Exercise prompt - Present every line of the listing below as a numbered list, omitting the blank lines.

Questions on scene geometry:
=-=-=-=-=

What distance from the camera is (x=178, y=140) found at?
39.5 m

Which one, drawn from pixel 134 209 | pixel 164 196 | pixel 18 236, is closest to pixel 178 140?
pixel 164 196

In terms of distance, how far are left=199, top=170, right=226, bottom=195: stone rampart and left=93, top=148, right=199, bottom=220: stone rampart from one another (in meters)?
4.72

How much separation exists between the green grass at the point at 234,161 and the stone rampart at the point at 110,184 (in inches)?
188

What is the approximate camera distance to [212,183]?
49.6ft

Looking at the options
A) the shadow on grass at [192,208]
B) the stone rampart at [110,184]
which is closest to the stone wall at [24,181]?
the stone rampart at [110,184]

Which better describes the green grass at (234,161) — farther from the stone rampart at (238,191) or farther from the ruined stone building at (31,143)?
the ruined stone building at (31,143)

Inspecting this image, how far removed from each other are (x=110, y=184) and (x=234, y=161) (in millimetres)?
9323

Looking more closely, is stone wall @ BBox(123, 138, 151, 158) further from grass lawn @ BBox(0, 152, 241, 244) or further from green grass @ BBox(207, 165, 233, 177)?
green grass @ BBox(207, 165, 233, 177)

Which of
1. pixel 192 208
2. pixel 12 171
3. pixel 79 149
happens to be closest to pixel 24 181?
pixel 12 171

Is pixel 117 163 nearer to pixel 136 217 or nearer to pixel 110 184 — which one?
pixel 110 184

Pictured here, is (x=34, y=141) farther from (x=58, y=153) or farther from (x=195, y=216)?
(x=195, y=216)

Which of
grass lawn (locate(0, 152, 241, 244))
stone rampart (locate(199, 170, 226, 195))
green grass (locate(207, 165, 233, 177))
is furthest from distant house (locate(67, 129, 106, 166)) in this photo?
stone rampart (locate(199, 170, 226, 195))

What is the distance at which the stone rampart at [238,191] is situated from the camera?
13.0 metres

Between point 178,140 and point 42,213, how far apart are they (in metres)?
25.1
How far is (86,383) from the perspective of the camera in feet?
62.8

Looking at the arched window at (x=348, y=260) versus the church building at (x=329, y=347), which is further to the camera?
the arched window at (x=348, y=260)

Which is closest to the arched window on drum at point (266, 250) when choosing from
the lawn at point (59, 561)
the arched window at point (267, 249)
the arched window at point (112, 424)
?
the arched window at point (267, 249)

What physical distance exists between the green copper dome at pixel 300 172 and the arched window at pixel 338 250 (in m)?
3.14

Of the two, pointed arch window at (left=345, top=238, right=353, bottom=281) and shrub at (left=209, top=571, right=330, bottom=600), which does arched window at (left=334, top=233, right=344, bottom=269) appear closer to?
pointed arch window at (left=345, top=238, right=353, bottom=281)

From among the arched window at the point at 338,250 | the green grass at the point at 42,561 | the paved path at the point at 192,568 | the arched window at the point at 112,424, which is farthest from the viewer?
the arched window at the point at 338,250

=-=-=-=-=

Full solution -
1. What distance from the camera is (x=178, y=140) found at?
2. 39.5 m
3. Which one, drawn from pixel 134 209 | pixel 164 196 | pixel 18 236, is closest to pixel 178 140?
4. pixel 164 196
5. In terms of distance, how far are left=199, top=170, right=226, bottom=195: stone rampart and left=93, top=148, right=199, bottom=220: stone rampart from one another (in meters)?
6. 4.72
7. How much separation exists between the green grass at the point at 234,161 and the stone rampart at the point at 110,184 (in inches)?
8. 188
9. What is the approximate camera distance to [212,183]?
10. 49.6ft
11. Looking at the options
12. A) the shadow on grass at [192,208]
13. B) the stone rampart at [110,184]
14. which is closest to the stone wall at [24,181]?
15. the stone rampart at [110,184]
16. Which better describes the green grass at (234,161) — farther from the stone rampart at (238,191) or farther from the ruined stone building at (31,143)?
17. the ruined stone building at (31,143)
18. Inspecting this image, how far removed from each other are (x=110, y=184) and (x=234, y=161) (in millimetres)?
19. 9323
20. Looking more closely, is stone wall @ BBox(123, 138, 151, 158) further from grass lawn @ BBox(0, 152, 241, 244) or further from green grass @ BBox(207, 165, 233, 177)?
21. green grass @ BBox(207, 165, 233, 177)
22. Which of
23. 1. pixel 192 208
24. 2. pixel 12 171
25. 3. pixel 79 149
26. happens to be closest to pixel 24 181?
27. pixel 12 171
28. Is pixel 117 163 nearer to pixel 136 217 or nearer to pixel 110 184 — which one?
29. pixel 110 184
30. Pictured here, is (x=34, y=141) farther from (x=58, y=153) or farther from (x=195, y=216)?
31. (x=195, y=216)
32. Which of
33. grass lawn (locate(0, 152, 241, 244))
34. stone rampart (locate(199, 170, 226, 195))
35. green grass (locate(207, 165, 233, 177))
36. is furthest from distant house (locate(67, 129, 106, 166)) in this photo?
37. stone rampart (locate(199, 170, 226, 195))
38. What is the distance at which the stone rampart at [238,191] is situated from the camera?
39. 13.0 metres
40. Between point 178,140 and point 42,213, how far apart are they (in metres)?
41. 25.1
42. How far is (86,383) from the perspective of the camera in feet?
43. 62.8
44. Looking at the arched window at (x=348, y=260) versus the church building at (x=329, y=347), which is further to the camera?
45. the arched window at (x=348, y=260)
46. Which is closest to the arched window on drum at point (266, 250) when choosing from
47. the lawn at point (59, 561)
48. the arched window at point (267, 249)
49. the arched window at point (112, 424)
50. ?
51. the arched window at point (267, 249)
52. What physical distance exists between the green copper dome at pixel 300 172 and the arched window at pixel 338 250 (in m)?
53. 3.14
54. Of the two, pointed arch window at (left=345, top=238, right=353, bottom=281) and shrub at (left=209, top=571, right=330, bottom=600), which does arched window at (left=334, top=233, right=344, bottom=269) appear closer to?
55. pointed arch window at (left=345, top=238, right=353, bottom=281)
56. From among the arched window at the point at 338,250 | the green grass at the point at 42,561 | the paved path at the point at 192,568 | the arched window at the point at 112,424, which is farthest from the viewer?
57. the arched window at the point at 338,250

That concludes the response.